Passage -
☆ ☆ ☆ ☆ ☆
# photo-shooting with my nissan skyline r34 gtr vspec-II nür



## joker69 (Mar 13, 2006)

Hey together,

I was out to shoot my nissan skyline r34 gtr vspec-II nür today. This is the first set, more will follow in a few weeks. I hope you like them. I'm happy to hear some feedbacks from you.

#1










#2 










#3










#4










#5










#6










#7










#8










#9 










Greetings from switzerland

Andres


----------



## Pontio (Jun 4, 2009)

Very nice pics and car, only think i have to comment on is change the exhaust and stop showing the fact that you have 2 cameras off


----------



## ru' (Feb 18, 2007)

Nice car and great pictures (also great locations!)


----------



## joker69 (Mar 13, 2006)

Pontio said:


> Very nice pics and car, only think i have to comment on is change the exhaust and stop showing the fact that you have 2 cameras off


Thanks for your reply. I think i should bring my 5 cameras to the next photo-shoot 

Yes i'll definitely change the exhaust. I'll order the mine's ti in a few weeks.

Greets


----------



## sky 1t (Nov 5, 2004)

Pictures number 3 & 9 get my votes, nice work


----------



## *Shane* (Jul 21, 2009)

The last pic is really sweet dude


----------



## joker69 (Mar 13, 2006)

thanks mates for your comments.

@ ru

those locations are pretty amazing. But the light was very difficult, i had to shoot against the sun...


----------



## AlexH (Aug 17, 2008)

pics 2 and 9 are just amazing mate

very nice car and the best color for a 34 imo

alex


----------



## hodgie (Oct 23, 2003)

Pictures 2 & 9 for me:thumbsup:


----------



## Kadir (Mar 23, 2008)

Crisp pictures.. I particularly like the picture with the key!

The Mines Silence VX Pro Titan II is an awesome exhaust system, you will love it! 

A drop in ride height I feel would be good and the Nismo Z Tune bumper is crying out for the company of rear spats and sideskirts! 

Lovely 34GTR..


----------



## SkylineGTRCy (Dec 14, 2008)

Always loved Nur's, and especially in white.. Great car mate and wel done on the photos!! Any specs on the car ?


----------



## JonR32GTR (Jan 10, 2007)

Very nice pics as always and with a car like yours you can't go wrong! 

So good too see you finally have the oportunity to drive and enjoy your 34, must be a very special feeling! :clap:


----------



## KingSkyline77 (Jan 25, 2008)

Love your car. White Nur is exceptional.


----------



## Daryl TunerLab (Jun 7, 2008)

very nice pictures of a rare car! love the location too


----------



## DarkChild (Nov 5, 2004)

Awesome pictures Andres! Can't wait to see more.


----------



## Austrian GTR (Oct 28, 2008)

Great pics and awesome car mate :clap:

Especially white is the best color for every GTR :thumbsup:

I would just drop the ride height and change the wheels IMHO...


----------



## Snowfiend (Jul 11, 2006)

Great shots as always Andres !


----------



## LiamGTR (Nov 26, 2006)

I thought he Nur only came in Millenium Jade? Or has this has a custom paintjob? Eitherway it's a very nice car and equally as good pictures.


----------



## joker69 (Mar 13, 2006)

L14M0 said:


> I thought he Nur only came in Millenium Jade? Or has this has a custom paintjob? Eitherway it's a very nice car and equally as good pictures.
☆ ☆ ☆ ☆ ☆
Work request A -
Answer these from the thread:
(i) What country does the first poster send greetings from?
(ii) Which two picture numbers do both AlexH and hodgie pick?
(iii) What does joker69 say made the light very difficult?
Work request B - Please write out the part of the thread that begins at the words "The last pic" and stops after the words "against the sun...".
The material after the thread isn't needed.

Information provided -
☆ ☆ ☆ ☆ ☆
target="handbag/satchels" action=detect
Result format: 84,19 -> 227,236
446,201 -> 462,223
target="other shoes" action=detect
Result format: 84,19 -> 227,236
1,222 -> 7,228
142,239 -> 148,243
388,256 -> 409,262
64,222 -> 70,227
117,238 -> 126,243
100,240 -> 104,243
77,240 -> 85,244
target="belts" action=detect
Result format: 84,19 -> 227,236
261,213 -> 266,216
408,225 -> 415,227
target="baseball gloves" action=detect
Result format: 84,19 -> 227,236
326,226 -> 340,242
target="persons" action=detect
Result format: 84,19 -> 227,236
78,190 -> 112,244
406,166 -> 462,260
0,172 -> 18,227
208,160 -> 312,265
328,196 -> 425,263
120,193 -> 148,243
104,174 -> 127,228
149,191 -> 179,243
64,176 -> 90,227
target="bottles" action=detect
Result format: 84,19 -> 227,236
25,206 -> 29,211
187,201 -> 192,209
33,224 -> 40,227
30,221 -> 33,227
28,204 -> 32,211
☆ ☆ ☆ ☆ ☆
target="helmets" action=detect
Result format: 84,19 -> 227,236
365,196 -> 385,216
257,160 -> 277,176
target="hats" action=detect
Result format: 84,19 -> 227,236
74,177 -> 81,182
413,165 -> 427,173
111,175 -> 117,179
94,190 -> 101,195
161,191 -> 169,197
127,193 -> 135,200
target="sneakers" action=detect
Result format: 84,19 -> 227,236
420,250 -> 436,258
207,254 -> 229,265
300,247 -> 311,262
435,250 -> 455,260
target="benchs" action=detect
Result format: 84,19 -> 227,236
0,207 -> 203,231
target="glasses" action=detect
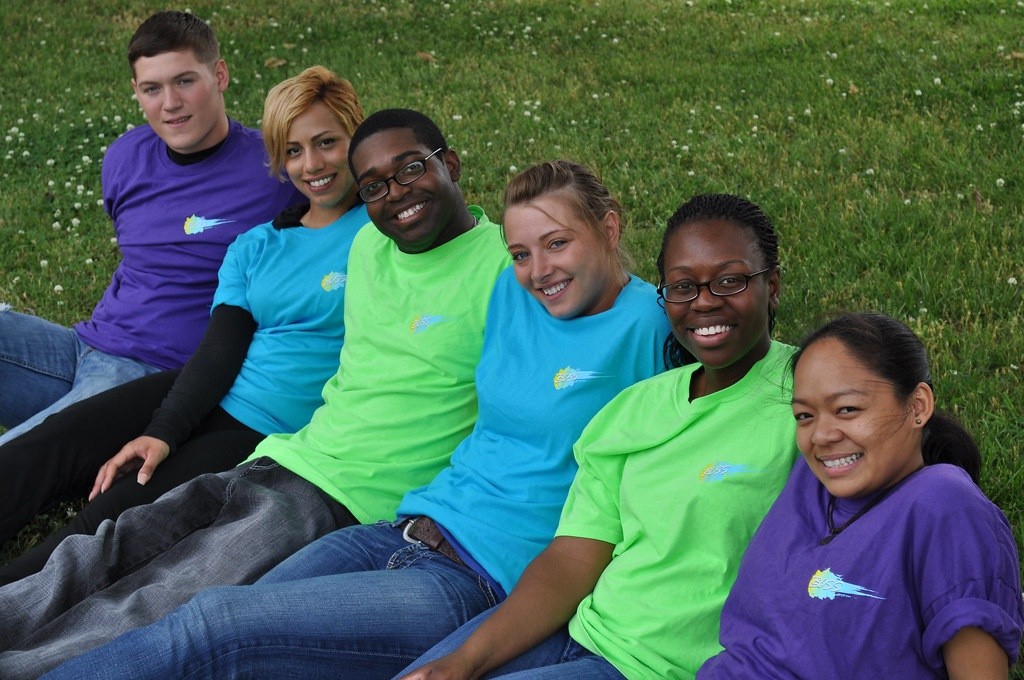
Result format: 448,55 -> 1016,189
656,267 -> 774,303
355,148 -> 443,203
☆ ☆ ☆ ☆ ☆
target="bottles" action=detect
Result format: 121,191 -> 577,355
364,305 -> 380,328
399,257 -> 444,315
☆ ☆ ☆ ☆ ☆
Written response A -
(i) Switzerland
(ii) Pictures 2 and 9
(iii) He had to shoot against the sun.

Written response B -
The last pic is really sweet dude


----------



## joker69 (Mar 13, 2006)

thanks mates for your comments.

@ ru

those locations are pretty amazing. But the light was very difficult, i had to shoot against the sun...